Nurse Advocates for Patients with Mental Illness

June 18, 2012

by Linda Friedel | Reprinted courtesy of KC Nursing News

Ed Plese said he grew up in a hospital.

The fourth of six children, Plese followed his siblings into hospital food service as teens, then into healthcare as a physician, nurse, and dietician.

"I really like the hospital atmosphere," said Plese, RN, BSN, director of Call Center-COMpas at Research Psychiatric Center. "I was just fascinated with the ability to help - fix people, fix things. It was helping others feel better."

Plese's first nursing position took him into a mental health setting where he said he fell in love with the specialty. He began working in mental health care in 1974, including several years at the VA hospital and 20 years in the Army Reserves.

"I think it was just being able to talk to people," Plese said. "Develop good listening skills hearing their stories. Then help them with stress management techniques."
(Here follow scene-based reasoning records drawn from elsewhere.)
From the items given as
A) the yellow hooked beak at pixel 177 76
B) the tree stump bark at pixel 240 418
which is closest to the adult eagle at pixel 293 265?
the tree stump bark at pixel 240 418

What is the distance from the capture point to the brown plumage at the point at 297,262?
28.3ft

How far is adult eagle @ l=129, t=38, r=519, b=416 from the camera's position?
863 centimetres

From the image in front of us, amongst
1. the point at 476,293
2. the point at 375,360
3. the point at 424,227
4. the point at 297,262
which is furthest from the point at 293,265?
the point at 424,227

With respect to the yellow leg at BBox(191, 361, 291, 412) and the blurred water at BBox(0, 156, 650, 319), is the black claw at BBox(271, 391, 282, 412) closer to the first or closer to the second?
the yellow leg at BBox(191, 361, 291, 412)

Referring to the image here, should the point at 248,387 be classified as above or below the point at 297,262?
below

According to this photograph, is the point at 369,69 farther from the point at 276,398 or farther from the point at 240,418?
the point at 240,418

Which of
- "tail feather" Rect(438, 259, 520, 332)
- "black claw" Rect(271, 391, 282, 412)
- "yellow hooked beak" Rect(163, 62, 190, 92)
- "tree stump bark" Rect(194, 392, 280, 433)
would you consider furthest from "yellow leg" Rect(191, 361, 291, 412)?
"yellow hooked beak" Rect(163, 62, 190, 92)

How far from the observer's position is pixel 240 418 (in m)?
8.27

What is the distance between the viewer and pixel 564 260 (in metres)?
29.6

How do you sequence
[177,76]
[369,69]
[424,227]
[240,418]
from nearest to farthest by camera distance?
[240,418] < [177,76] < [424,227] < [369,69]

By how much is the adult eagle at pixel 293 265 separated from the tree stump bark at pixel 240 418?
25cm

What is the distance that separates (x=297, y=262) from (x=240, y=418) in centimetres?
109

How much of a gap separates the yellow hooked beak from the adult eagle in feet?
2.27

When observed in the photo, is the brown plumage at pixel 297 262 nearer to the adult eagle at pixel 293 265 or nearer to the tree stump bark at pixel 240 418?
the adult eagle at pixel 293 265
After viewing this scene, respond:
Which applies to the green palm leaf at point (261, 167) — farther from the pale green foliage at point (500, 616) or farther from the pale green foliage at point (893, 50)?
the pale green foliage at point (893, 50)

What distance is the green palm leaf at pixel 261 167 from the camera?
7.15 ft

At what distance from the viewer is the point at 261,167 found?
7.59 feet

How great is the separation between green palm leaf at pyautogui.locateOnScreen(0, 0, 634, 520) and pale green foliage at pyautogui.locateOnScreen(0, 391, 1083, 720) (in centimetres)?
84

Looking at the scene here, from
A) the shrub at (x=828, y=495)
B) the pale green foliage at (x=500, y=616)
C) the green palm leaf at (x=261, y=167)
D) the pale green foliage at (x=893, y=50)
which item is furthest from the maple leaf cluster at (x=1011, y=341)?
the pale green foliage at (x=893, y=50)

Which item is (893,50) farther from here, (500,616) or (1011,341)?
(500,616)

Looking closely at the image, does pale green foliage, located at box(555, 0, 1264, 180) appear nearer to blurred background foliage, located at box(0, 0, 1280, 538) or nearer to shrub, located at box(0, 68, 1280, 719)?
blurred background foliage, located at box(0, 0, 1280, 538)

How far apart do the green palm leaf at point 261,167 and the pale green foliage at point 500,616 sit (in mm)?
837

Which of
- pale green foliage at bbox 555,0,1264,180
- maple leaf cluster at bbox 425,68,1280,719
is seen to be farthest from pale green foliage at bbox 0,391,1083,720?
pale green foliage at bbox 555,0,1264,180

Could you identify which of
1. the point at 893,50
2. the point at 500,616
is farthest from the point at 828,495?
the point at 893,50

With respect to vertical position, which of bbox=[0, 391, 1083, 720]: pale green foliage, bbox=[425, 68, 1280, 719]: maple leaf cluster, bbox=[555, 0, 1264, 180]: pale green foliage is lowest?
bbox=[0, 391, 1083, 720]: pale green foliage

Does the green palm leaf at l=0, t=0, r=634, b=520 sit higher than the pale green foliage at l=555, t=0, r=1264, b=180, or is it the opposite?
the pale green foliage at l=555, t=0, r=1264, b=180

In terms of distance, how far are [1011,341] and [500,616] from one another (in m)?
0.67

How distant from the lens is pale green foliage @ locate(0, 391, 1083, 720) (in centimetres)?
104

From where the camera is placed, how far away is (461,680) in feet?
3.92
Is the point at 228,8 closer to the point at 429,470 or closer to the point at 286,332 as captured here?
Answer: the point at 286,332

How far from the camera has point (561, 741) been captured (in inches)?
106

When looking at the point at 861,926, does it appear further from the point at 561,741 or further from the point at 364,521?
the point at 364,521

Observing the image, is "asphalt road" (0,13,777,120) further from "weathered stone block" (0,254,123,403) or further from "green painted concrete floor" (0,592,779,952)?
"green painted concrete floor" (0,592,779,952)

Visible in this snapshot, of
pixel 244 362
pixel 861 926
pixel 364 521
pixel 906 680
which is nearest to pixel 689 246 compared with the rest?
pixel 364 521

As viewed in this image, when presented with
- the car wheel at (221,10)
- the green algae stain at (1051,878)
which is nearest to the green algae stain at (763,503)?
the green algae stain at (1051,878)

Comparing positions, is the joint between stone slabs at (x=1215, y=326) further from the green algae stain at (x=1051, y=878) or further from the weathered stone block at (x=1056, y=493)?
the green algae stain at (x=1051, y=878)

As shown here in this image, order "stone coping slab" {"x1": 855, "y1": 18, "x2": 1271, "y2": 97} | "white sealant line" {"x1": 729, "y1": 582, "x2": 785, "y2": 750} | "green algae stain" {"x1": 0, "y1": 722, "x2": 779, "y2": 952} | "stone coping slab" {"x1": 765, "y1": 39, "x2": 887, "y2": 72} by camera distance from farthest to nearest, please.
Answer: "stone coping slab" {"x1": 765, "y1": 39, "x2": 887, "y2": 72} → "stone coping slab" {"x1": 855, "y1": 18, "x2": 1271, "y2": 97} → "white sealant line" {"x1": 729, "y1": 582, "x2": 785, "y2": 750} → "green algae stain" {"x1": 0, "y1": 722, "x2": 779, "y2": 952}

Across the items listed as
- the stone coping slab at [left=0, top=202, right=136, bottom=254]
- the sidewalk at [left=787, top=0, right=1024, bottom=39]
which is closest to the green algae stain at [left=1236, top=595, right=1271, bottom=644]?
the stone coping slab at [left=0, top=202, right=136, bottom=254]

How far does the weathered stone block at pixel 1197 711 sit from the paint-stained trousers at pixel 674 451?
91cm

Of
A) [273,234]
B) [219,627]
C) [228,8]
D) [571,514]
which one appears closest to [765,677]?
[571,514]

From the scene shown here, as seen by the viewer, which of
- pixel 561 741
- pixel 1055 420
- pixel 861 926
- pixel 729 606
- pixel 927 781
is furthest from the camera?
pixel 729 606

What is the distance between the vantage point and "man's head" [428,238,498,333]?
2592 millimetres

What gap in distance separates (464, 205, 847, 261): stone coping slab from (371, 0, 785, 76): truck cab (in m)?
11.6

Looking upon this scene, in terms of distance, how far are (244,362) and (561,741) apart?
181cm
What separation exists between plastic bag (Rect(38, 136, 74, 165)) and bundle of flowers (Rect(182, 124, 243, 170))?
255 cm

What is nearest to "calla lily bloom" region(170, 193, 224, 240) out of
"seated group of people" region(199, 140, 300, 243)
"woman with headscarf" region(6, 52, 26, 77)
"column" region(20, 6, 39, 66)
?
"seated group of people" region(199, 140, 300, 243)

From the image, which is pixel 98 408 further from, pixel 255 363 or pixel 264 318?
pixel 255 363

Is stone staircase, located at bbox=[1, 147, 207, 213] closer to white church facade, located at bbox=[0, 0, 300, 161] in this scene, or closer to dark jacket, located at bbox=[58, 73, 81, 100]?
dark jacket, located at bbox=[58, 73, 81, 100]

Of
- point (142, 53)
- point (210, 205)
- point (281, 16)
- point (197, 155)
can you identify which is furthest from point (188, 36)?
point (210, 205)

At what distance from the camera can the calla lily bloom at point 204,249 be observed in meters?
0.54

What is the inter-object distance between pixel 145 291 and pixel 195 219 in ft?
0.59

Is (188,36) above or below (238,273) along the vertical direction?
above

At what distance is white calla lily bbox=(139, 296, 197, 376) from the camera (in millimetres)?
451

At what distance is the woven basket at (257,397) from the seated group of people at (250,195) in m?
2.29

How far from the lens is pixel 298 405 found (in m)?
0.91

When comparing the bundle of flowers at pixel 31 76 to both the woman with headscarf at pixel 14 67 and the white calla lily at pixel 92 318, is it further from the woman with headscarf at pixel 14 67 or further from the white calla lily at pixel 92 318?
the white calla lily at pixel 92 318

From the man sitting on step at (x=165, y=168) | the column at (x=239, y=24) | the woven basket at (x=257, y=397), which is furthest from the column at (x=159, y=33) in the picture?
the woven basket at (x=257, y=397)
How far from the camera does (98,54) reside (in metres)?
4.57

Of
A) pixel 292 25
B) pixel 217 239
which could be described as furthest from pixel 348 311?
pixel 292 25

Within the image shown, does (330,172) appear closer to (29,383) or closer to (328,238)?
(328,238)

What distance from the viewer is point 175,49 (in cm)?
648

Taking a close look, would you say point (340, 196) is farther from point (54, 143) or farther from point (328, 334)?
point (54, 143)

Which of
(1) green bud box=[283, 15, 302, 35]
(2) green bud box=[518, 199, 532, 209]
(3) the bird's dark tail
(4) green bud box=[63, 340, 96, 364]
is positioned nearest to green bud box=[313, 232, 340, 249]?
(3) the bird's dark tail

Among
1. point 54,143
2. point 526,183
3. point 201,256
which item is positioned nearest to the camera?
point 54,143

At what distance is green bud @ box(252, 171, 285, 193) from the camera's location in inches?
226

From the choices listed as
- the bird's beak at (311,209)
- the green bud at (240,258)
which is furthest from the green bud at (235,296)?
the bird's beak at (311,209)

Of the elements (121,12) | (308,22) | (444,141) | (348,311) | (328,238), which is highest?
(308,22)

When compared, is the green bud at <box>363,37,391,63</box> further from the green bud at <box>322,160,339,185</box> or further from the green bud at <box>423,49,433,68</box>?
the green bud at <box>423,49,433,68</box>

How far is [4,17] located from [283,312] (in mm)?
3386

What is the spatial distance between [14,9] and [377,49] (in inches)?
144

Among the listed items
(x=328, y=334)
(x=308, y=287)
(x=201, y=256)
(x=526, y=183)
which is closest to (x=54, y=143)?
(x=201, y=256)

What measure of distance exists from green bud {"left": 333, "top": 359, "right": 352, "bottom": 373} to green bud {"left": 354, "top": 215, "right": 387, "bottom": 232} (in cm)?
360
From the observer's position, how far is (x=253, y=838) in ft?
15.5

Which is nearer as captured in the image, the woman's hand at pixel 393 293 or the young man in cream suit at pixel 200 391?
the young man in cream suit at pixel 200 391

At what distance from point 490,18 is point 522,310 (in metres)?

Plese wears multiple hats in a call center which serves as an intake service unit, around-the-clock resource/referral center and transfer center. He helps nurses make decisions, oversees 20 daily discharges and admissions, helps with 150 monthly transfers, and communicates with nursing staff and physicians. Calls typically cover a 50-mile radius and as far as St. Louis or Springfield, Mo. from family members of loved ones in Kansas City, Plese said. Plese said he focuses on the patients.

"We try to look at customer service and customer focus," Plese said. "We strive for excellence. We're trying to be the top psychiatric hospital in the state and country.

We want to be the best psychiatric hospital."

Plese said throughout his nearly four decades of nursing, he has made an effort to change attitudes in mental health to remove stigmas. He works closely with police departments and emergency rooms and joined forces with National Alliance for Mental Illness (NAMI). In partnership with NAMI, Plese helps to educate the community in mental health.

"We wanted to eliminate the stigma of mental illness," Plese said. "Our goal was to educate the ER staff. Instead of just assuming the patient is crazy, treat them with respect and dignity."

Please said treatment and public attitudes have changed during his career, some leaving new challenges. Thirty years ago, patients with mental illness were able to stay in treatment centers for periods of up to three months, Plese said, allowing adequate time for successful treatment plans of patients with severe persistent mental illness, such as schizophrenia and bi-polar. Once out of long-term treatment, patients can go on to live independent productive lives, he said. However, with the dwindling number of mental health facilities in Missouri, patients often find themselves in a revolving door at emergency rooms, seeking short term interventions, he said.

On the flipside, today's mood-stabilizers are quicker reacting with less side effects, he said and society is more accepting of people with emotional problems, Plese said. Families become part of the plan, he said.

"You have to teach the client to become an expert in their illness," Plese said. "So does the family."

Plese said working with patients in mental health takes insight, intuitiveness and an keen understanding of body language.

"You have to be kind and caring," he said. "You have to be able to recognize what other people other people are feeling."

Plese said when working with a patient who is anxious or upset he has learned to give them space.

"Time is on your side," he said. "Wait it out. They see you're respecting their rights.

Let them calm themselves down."

Carmen Kynard, RN, MSN, FNP-BC, NP-C, MBA, CPHRM, chief nursing officer

Research Psychiatric Center, said Plese received HCA's Frist Humanitarian Award for his extra effort in the field of behavioral health care. She said he has spent countless hours of his own time educating the community, humanizing behavioral health care patients. Kynard said Plese is extremely caring with his patient. She considers him an unsung hero.

"Ed is one of the most empathic individuals I've ever encountered," Kynard said. "It's his quiet crusade. He's a real champion. He's highly knowledgeable."